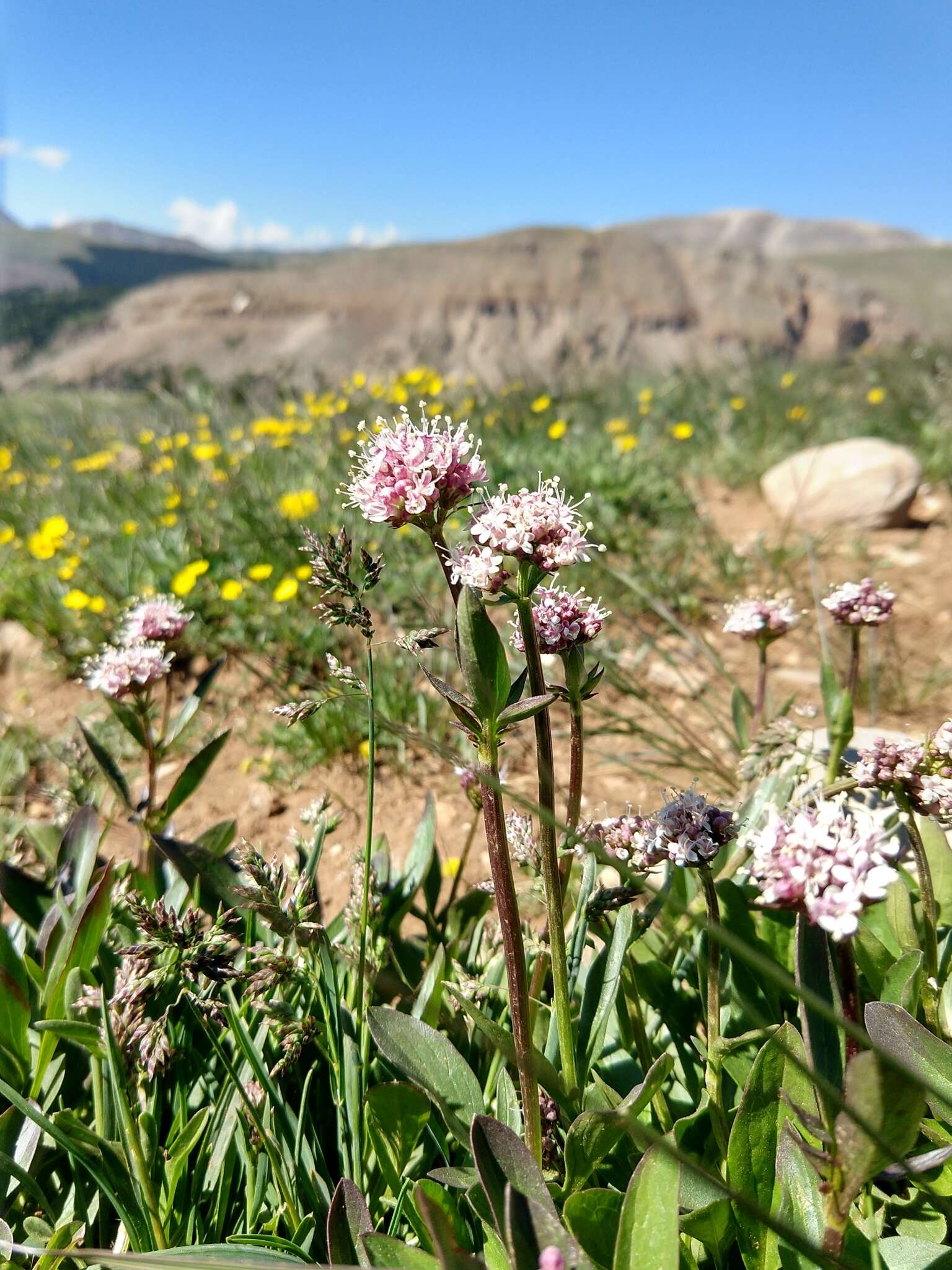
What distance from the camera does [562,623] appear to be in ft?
3.53

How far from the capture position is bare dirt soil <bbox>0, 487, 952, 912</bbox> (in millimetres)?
2420

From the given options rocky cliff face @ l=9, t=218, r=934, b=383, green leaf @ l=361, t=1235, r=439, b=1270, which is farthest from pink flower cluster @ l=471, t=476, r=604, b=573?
rocky cliff face @ l=9, t=218, r=934, b=383

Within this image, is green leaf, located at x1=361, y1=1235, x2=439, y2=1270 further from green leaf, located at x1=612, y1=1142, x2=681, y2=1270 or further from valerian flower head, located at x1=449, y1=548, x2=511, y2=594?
valerian flower head, located at x1=449, y1=548, x2=511, y2=594

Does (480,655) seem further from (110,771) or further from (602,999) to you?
(110,771)

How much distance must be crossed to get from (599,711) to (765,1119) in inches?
49.8

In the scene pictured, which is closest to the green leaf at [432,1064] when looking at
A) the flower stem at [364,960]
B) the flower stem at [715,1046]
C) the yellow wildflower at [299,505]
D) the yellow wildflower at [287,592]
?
the flower stem at [364,960]

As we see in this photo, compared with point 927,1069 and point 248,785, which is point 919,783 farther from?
point 248,785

INSTRUCTION ▸
Copy the data word for word, starting with the line that contains "How much distance" and continuing through the end of the data.

SOLUTION TO THIS PROBLEM ▸
How much distance must be crossed to get from (599,711) to (765,1119) in inches?
49.8

In the scene pictured, which is closest to the green leaf at [432,1064] when looking at
A) the flower stem at [364,960]
B) the flower stem at [715,1046]
C) the yellow wildflower at [299,505]
D) the yellow wildflower at [287,592]
?
the flower stem at [364,960]

As we see in this photo, compared with point 927,1069 and point 248,785, which is point 919,783 farther from?
point 248,785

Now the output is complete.